Netflix relies heavily upon content marketing rather than brand-led promotions; which is why you may well see adverts posted across a wide range of different types of media for hugely popular Netflix shows like Orange is the New Black or Stranger Things, but you will rarely see promotional content for Netflix itself as a brand and a platform rather than its individual offerings.
The brand is also very active on social media, and has a large and loyal following across all of the main platforms. Netflix harnesses the power of social media to its full extent by interacting with its fans in a meaningful way, involving (or giving the impression of involving) fans and viewers in the company’s decisions, such as polling fans on which shows to reboot, add to their rotation, or invest in future seasons of.
The brand’s tone of voice is engaging, humorous and quick witted without being offensive or controversial, and this very carefully managed brand persona helps to ensure the cohesive nature of the brand’s voice and style, translating it across multiple platforms that viewers might use to find out more, or to make a decision on subscribing.
The Netflix name and model is so ubiquitous today that it speaks for itself; but even before this was the case, Netflix understood the power of their unique offerings and the value of highlighting them as their flagship USPs, in favour of trying to build loyalty to the brand itself.

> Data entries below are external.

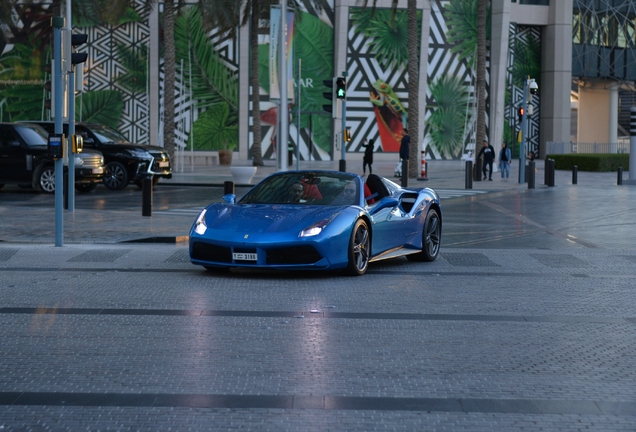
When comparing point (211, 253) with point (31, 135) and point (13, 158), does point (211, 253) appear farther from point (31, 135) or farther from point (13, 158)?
point (31, 135)

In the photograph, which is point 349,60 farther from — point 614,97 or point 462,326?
point 462,326

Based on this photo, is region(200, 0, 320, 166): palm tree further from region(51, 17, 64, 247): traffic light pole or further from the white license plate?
the white license plate

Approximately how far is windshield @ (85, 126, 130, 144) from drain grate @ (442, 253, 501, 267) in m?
18.3

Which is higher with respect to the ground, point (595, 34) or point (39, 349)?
point (595, 34)

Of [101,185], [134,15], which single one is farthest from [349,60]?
[101,185]

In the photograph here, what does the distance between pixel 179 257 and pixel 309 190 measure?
2.26 metres

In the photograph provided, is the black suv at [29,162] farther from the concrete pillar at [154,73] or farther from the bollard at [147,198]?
the concrete pillar at [154,73]

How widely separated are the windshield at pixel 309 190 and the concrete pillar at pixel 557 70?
59499mm

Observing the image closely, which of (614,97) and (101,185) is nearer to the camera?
(101,185)

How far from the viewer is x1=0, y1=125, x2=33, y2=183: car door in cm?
2881

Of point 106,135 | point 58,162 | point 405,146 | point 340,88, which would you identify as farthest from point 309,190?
point 405,146

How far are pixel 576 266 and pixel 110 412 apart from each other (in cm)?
895

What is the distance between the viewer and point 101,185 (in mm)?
33875

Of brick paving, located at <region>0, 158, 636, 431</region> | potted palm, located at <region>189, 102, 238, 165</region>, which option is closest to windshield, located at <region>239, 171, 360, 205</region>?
brick paving, located at <region>0, 158, 636, 431</region>
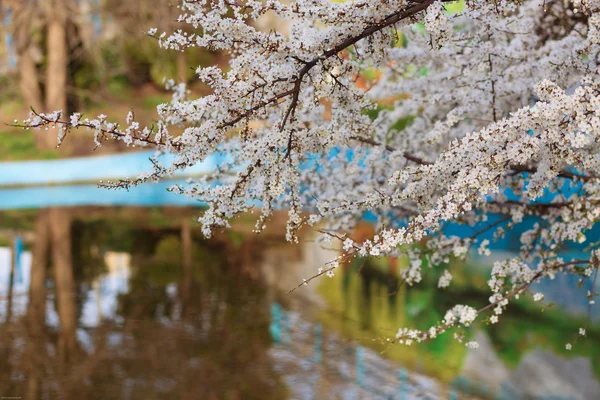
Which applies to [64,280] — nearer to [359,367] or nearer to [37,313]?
[37,313]

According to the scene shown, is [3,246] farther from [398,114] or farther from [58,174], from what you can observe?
[58,174]

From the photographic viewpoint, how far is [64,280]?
9.54 metres

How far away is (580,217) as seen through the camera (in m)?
4.26

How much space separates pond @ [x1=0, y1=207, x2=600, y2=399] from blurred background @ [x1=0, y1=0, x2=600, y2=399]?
21 millimetres

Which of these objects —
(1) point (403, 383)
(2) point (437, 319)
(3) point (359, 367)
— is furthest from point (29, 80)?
(1) point (403, 383)

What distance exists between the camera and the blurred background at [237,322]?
18.3ft

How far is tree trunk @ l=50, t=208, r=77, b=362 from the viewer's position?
22.2 ft

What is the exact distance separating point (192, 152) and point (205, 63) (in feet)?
87.1

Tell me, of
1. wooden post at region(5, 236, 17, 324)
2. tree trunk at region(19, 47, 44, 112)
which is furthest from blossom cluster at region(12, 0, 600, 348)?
tree trunk at region(19, 47, 44, 112)

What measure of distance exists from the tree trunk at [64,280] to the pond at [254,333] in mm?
30

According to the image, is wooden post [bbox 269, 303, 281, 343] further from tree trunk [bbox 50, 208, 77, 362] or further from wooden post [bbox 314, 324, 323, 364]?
tree trunk [bbox 50, 208, 77, 362]

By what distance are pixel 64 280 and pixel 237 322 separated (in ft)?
9.98

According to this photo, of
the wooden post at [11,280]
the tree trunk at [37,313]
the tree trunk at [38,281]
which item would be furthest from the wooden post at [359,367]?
the wooden post at [11,280]

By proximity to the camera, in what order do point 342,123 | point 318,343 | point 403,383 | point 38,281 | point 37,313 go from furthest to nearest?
point 38,281 < point 37,313 < point 318,343 < point 403,383 < point 342,123
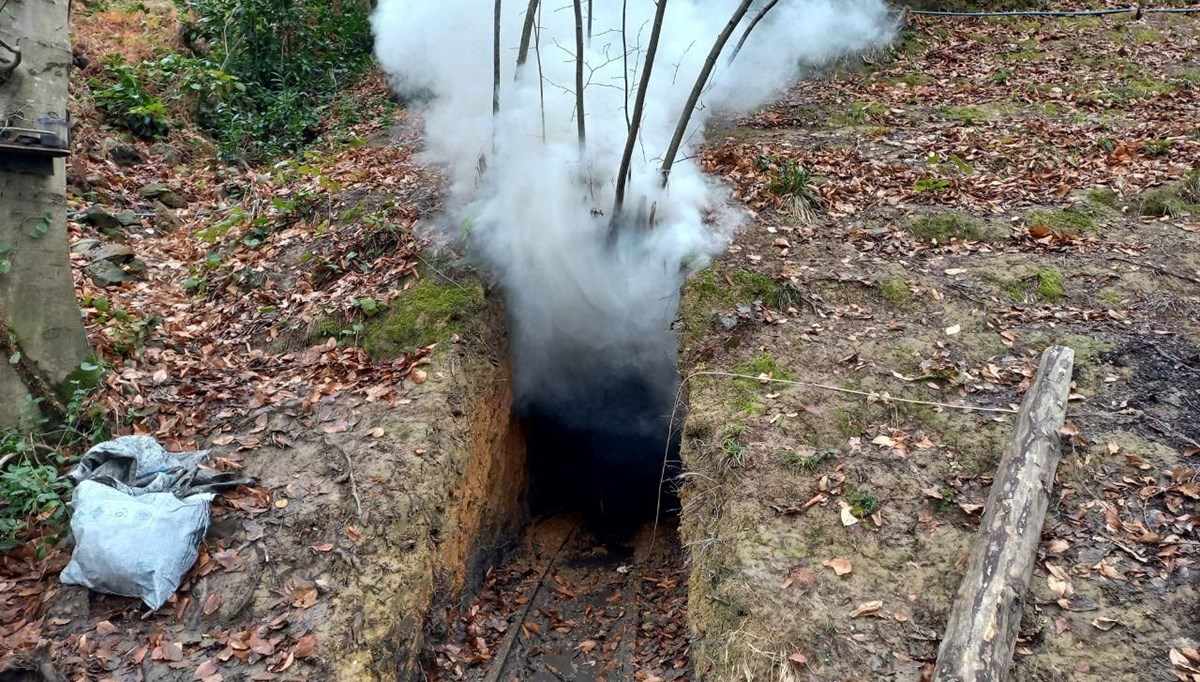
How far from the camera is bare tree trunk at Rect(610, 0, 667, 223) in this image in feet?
20.1

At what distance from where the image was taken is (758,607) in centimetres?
430

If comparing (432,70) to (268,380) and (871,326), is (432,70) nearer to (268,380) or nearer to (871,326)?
(268,380)

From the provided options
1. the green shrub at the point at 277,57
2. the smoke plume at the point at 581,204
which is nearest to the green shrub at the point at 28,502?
the smoke plume at the point at 581,204

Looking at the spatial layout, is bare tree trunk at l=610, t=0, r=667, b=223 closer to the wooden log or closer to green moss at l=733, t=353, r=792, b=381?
green moss at l=733, t=353, r=792, b=381

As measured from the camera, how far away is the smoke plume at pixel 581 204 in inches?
282

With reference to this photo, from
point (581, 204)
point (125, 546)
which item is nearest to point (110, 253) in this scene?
point (125, 546)

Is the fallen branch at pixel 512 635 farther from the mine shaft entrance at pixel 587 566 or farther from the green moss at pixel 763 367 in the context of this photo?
the green moss at pixel 763 367

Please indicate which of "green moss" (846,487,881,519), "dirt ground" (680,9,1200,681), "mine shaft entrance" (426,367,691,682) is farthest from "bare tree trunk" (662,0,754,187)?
"green moss" (846,487,881,519)

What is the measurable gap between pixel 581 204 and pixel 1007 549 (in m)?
4.68

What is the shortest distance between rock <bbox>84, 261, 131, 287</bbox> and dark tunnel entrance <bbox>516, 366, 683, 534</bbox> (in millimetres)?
4055

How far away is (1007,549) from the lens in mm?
4078

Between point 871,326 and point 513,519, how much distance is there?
3.82 meters

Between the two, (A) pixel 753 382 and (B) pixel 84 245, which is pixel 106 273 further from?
(A) pixel 753 382

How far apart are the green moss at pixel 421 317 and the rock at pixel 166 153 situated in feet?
19.5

That elusive, hard to achieve brand loyalty comes naturally when you’re the biggest fish in the sea, your content fulfils and exceeds expectations, and you can generate an organic buzz about what you do; all things that Netflix has proven itself capable of time and time again.
What Netflix’s approach to audience personalisation can teach SMEs about demographic targeting
It is not just how and where Netflix collates information on its viewer demographics to personalise its content that makes the platform so successful, but how they go about translating this information into workable terms that has ultimately secured their success.
This is something that SMEs can learn from and apply to their own brands, either by emulating the Netflix approach or by learning from it and catalysing the core principles of Netflix’s targeting and personalisation techniques to apply to a different niche and buyer demographic.
How to integrate demographic targeting into your content strategy: what SMEs can learn from Netflix’s approach
Here are a few of the things that SMEs can learn from Netflix’s approach to demographic targeting and audience personalisation.
Let your work speak for itself
As mentioned, Netflix relies heavily on content marketing rather than brand marketing, and letting your work speak for itself is one of the most powerful ways to build consumer loyalty and generate an organic buzz. Get this right, and a correlating uptick in brand perception will naturally follow.
This approach also enables Netflix to make the most effective use of social media to allow its fans and users to undertake a lot of the legwork involved in spreading the word about a new show, or getting people talking about a relaunched cult classic.
Netflix Originals make up a significant portion of the brand’s most-watched content, and the viewing preferences and viewer styles of the site’s users helps to not only increase viewing figures for its original content, but inform the development of future in-house productions too.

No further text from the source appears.